IBM has released its first middleware product designed to help companies manage product information across their supply chains.
IBM's WebSphere Product Center Version 5 is designed to help companies manage all types of information about their products, including price, location and promotions. It acts as a central repository for data pulled in from a myriad of existing applications.
IBM acquired the software through its acquisition of Trigo Technologies in April. It is an upgrade to Trigo's existing product, version 4.2, and is priced starting from $300,000 (£161,250) per processor, said Daniel Druker of IBM's WebSphere products group.

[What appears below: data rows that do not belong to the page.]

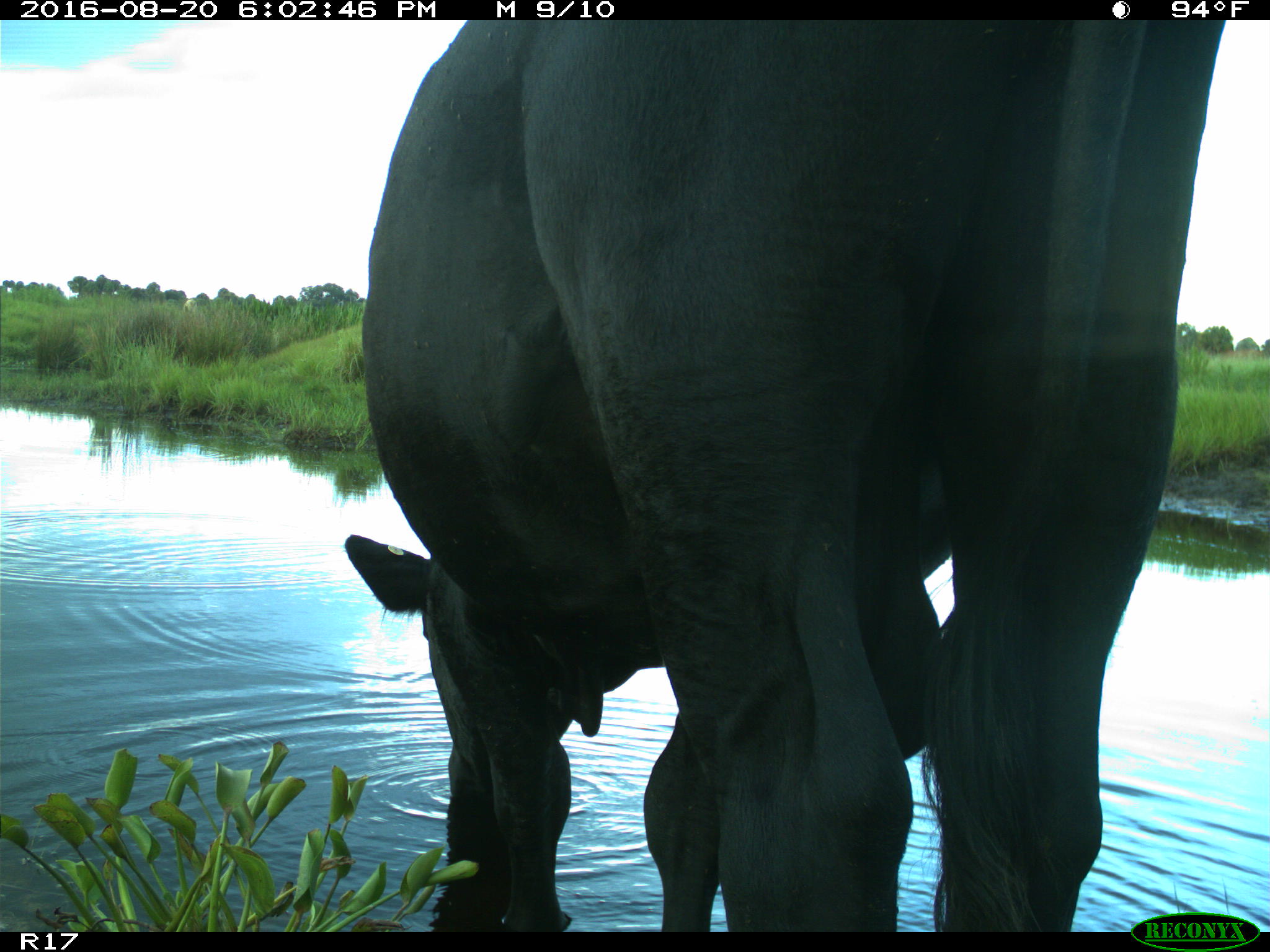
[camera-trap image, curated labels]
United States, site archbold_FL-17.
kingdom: Animalia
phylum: Chordata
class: Mammalia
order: Artiodactyla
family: Bovidae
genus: Bos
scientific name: Bos taurus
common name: domestic cow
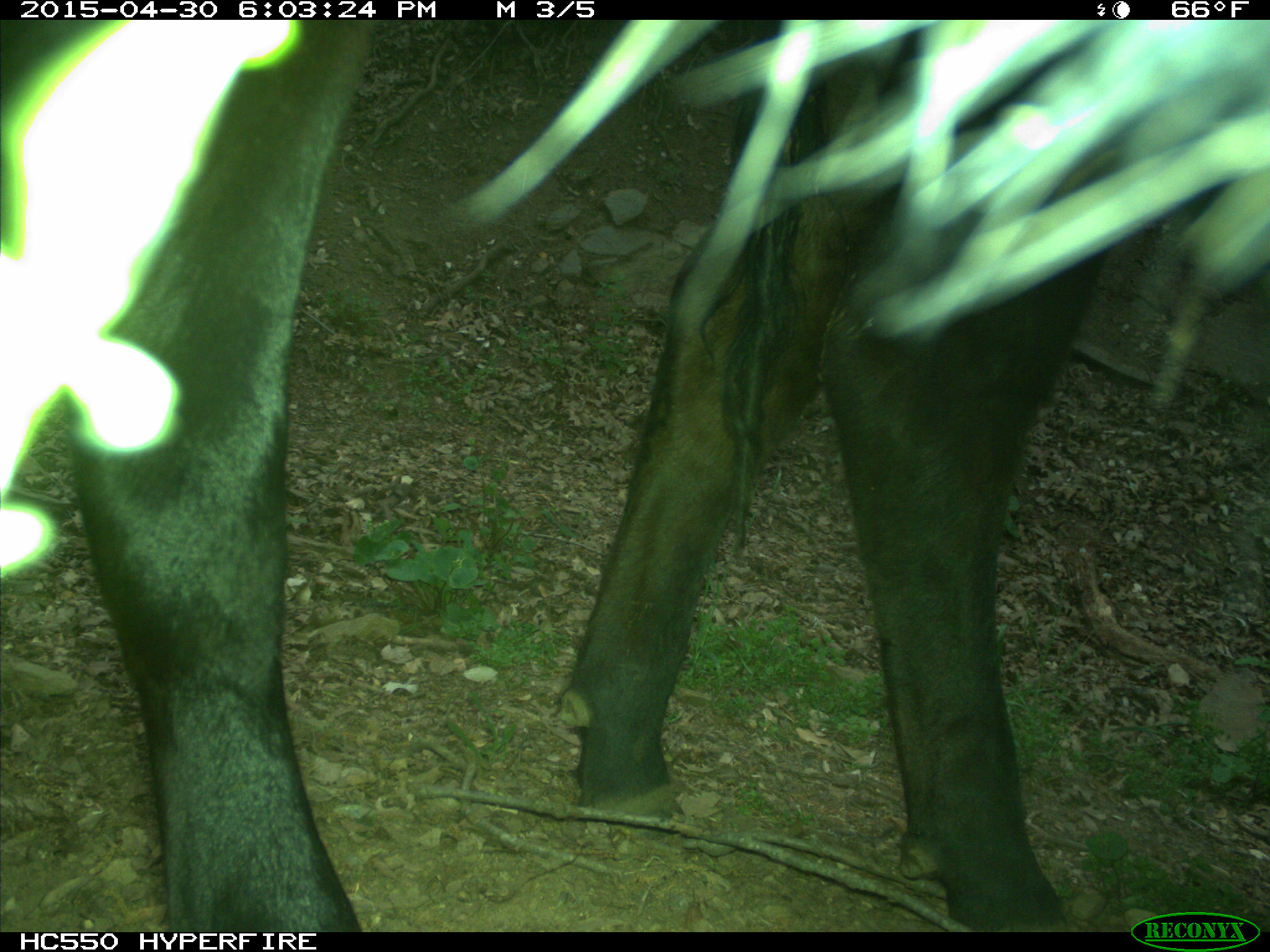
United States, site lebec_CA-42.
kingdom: Animalia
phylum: Chordata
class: Mammalia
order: Artiodactyla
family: Bovidae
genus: Bos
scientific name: Bos taurus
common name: domestic cow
Bos taurus (domestic cow).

Version 5 scales to support a higher number of product entries than did its predecessor, and it can support a greater number of simultaneous users on each server - as many as 30,000 or more, according to Druker. Screens come back 40% faster on average for end users and the interface now supports nine languages, he said.
Key to the product is its ability to provide manufacturers, retailers and other partners with synchronised, up-to-the-minute information about products, Druker said. It can also feed data to kiosks in retail stores where consumers can look up product information.
IBM will to integrate WebSphere Product Center with WebSphere Commerce in the fourth quarter, and with its WebSphere Portal and RFID (radio frequency identification) middleware products at a later date, he said.
Meanwhile, Oracle also plans to release a rival offering, called Product Data Hub, later this year or early in 2005.
The Product Data Hub will be based on the same idea as its Customer Data Hub, which was released in January. Customer Data Hub provides businesses with a single view of all the information about its customers, by consolidating customer data from different sources, including non-Oracle applications.
Product Data Hub will be based on the same idea, acting as a repository for information about pricing, product inventory numbers and which suppliers should have access to which products, said Ashinsh Mohindroo, product director for integration server technology at Oracle. It will be introduced late this year or early next year.
Oracle also announced its Application Server 10g has been certified as supporting Intel's and Cisco Systems' implementations of the RosettaNet B2B commerce protocol, as well as the EDIINT (Electronic Data Interchange over the Internet) AS2 protocol used by Wal-Mart Stores to do business with its suppliers, Mohindroo said.